Task brief: Copy the station profile below, starting at "Programming" and ending at "1992 (as KLLS)", but swap "Format" for "Genre".

KFXJ
- Augusta, Kansas; United States;
- Broadcast area: Wichita, Kansas
- Frequency: 104.5 MHz (HD Radio)
- Branding: Classic Rock 104.5

Programming
- Format: Classic rock
- Affiliations: ABC Audio

Ownership
- Owner: SummitMedia; (SM-KFXJ, LLC);
- Sister stations: KFDI-FM; KICT-FM; KFKB; KYQQ;

History
- First air date: 1992 (as KLLS)
- Former call signs: KQUI (CP, May–September 1991); KLLS (1991–2000);
- Call sign meaning: "Fox" (former branding)

Extracted data:
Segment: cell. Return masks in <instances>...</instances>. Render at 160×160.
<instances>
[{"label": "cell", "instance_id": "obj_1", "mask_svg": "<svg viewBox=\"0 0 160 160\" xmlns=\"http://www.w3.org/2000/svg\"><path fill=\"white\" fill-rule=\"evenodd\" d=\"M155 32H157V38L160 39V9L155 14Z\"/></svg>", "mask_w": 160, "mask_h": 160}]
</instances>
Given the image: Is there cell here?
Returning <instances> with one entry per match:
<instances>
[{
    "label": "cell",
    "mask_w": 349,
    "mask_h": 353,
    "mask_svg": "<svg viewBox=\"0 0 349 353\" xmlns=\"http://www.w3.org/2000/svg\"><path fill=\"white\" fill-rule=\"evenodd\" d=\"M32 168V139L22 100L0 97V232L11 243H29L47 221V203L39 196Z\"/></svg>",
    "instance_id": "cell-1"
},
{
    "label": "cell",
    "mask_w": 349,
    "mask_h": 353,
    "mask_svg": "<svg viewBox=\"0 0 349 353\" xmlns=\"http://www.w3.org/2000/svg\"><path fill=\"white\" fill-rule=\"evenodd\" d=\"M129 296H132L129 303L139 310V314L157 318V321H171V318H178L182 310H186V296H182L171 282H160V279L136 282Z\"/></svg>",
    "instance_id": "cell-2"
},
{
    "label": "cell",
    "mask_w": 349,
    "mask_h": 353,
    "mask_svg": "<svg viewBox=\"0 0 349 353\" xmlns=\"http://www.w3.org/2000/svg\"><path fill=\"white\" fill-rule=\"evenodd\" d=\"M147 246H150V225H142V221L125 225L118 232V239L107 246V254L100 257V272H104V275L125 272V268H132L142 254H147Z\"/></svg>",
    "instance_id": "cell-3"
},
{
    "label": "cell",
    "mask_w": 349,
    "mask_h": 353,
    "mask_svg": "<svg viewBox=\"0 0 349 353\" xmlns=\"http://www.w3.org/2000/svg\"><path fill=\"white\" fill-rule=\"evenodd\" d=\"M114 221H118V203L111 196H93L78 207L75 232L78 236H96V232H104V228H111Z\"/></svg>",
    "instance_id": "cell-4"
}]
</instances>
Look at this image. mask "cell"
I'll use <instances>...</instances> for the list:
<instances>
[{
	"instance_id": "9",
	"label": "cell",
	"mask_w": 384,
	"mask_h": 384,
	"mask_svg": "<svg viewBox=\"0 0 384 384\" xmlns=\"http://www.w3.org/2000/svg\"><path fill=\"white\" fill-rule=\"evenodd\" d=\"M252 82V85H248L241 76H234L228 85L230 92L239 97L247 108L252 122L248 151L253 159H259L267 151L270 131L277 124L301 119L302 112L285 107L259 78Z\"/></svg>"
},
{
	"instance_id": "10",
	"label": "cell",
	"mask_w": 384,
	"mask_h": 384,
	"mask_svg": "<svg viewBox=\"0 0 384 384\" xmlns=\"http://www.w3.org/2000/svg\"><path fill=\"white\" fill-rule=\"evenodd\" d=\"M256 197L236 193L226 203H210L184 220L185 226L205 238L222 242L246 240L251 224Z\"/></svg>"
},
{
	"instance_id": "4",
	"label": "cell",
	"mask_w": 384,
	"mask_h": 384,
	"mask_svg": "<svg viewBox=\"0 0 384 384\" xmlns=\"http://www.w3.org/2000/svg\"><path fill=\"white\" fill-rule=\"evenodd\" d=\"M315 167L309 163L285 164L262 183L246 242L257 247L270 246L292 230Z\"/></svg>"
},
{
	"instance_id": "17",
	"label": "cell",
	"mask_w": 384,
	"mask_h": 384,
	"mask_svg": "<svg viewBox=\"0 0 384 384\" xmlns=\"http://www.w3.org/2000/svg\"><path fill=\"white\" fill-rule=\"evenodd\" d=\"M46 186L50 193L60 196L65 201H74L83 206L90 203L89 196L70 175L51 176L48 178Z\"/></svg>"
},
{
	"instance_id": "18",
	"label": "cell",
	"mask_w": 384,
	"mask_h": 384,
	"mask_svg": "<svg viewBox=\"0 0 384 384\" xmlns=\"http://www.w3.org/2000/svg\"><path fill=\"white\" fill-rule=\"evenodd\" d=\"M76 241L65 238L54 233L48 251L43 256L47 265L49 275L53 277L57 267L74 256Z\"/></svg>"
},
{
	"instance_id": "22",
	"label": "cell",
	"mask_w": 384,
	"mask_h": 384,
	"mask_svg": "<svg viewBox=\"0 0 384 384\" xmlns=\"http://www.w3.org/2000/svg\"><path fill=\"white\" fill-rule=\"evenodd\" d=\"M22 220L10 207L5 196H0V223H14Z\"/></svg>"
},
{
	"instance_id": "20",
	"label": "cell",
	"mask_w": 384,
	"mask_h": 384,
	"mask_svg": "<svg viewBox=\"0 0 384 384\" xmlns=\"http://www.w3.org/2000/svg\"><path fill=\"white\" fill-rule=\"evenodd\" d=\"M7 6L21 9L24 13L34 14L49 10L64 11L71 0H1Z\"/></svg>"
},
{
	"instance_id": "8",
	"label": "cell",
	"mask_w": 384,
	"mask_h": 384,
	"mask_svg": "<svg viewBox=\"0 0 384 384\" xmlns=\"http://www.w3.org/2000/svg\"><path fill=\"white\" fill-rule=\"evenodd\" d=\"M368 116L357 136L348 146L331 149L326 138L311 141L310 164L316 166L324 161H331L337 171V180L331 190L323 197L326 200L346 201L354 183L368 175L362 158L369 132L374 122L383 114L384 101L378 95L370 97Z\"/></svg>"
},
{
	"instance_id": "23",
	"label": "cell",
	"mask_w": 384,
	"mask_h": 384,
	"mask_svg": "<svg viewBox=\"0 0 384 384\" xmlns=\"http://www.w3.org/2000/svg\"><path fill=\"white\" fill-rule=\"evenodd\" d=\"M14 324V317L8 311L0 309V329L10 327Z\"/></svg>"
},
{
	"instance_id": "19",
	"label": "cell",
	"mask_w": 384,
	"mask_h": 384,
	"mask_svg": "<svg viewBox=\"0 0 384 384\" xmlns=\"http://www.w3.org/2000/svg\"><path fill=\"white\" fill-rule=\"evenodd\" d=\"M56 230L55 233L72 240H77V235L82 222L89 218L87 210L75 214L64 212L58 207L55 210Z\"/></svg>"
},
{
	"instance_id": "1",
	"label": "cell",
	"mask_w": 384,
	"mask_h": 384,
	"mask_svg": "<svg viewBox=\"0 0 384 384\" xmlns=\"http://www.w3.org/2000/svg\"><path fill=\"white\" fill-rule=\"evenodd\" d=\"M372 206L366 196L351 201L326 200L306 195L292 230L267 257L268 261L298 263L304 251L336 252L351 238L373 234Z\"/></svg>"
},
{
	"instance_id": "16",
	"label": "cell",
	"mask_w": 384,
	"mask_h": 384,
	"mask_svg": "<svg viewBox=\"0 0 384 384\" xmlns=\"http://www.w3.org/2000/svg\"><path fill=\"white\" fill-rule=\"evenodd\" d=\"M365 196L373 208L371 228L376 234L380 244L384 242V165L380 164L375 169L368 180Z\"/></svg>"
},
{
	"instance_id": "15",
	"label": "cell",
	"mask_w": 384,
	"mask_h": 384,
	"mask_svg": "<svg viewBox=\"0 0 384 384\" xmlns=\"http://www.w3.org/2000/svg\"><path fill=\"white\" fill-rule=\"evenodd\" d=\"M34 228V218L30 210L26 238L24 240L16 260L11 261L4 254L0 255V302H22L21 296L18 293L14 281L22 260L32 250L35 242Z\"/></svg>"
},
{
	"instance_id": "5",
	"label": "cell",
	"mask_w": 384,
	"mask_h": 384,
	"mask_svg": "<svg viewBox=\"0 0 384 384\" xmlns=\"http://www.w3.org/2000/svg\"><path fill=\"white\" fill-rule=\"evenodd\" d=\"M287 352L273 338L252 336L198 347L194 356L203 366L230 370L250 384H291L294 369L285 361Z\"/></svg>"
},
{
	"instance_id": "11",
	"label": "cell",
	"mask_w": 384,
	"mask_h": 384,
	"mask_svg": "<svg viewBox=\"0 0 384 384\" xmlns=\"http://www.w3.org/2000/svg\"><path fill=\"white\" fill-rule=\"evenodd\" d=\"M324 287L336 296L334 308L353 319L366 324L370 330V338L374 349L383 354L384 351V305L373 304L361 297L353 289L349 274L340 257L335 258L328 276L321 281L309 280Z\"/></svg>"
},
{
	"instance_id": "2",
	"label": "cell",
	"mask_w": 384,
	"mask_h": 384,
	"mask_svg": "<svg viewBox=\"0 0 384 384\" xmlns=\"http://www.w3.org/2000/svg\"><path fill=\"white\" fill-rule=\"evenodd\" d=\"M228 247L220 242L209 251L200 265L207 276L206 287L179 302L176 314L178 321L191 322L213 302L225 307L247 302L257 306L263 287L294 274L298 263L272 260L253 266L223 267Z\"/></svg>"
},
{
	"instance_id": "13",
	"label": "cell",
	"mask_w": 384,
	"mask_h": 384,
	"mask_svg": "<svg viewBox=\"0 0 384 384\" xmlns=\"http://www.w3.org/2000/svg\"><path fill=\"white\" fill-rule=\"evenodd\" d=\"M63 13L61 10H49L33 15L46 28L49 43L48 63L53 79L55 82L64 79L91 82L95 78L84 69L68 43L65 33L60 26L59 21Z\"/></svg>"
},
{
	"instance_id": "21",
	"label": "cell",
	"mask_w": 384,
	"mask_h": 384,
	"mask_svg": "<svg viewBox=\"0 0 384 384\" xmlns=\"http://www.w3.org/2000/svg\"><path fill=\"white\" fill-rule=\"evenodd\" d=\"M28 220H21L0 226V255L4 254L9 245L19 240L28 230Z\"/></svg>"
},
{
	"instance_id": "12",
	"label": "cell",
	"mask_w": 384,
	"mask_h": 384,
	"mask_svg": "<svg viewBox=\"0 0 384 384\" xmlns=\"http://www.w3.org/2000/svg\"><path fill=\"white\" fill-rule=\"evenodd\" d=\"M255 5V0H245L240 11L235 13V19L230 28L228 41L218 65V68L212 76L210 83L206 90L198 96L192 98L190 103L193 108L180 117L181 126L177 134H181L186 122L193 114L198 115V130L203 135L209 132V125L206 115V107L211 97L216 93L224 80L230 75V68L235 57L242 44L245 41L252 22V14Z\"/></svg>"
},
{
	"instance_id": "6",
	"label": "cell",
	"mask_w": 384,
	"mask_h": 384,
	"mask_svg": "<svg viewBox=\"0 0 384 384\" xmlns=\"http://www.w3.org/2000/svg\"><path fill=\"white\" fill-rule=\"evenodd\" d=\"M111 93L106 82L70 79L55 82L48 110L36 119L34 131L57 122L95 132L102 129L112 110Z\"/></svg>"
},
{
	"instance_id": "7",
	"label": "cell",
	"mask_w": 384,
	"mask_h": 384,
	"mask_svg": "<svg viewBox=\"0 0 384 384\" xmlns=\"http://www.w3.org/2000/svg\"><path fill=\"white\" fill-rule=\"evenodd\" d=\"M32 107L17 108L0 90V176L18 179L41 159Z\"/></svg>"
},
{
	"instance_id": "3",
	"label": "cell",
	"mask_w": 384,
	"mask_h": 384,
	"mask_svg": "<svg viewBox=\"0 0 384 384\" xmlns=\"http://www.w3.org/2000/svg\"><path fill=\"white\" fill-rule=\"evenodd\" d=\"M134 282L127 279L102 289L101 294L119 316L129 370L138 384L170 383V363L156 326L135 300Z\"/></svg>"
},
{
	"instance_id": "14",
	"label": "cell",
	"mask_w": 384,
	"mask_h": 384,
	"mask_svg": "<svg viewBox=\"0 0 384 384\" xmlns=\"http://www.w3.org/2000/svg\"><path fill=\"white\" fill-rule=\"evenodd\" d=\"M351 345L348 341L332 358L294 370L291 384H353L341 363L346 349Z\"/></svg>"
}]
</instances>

Written response:
Programming
- Genre: Classic rock
- Affiliations: ABC Audio

Ownership
- Owner: SummitMedia; (SM-KFXJ, LLC);
- Sister stations: KFDI-FM; KICT-FM; KFKB; KYQQ;

History
- First air date: 1992 (as KLLS)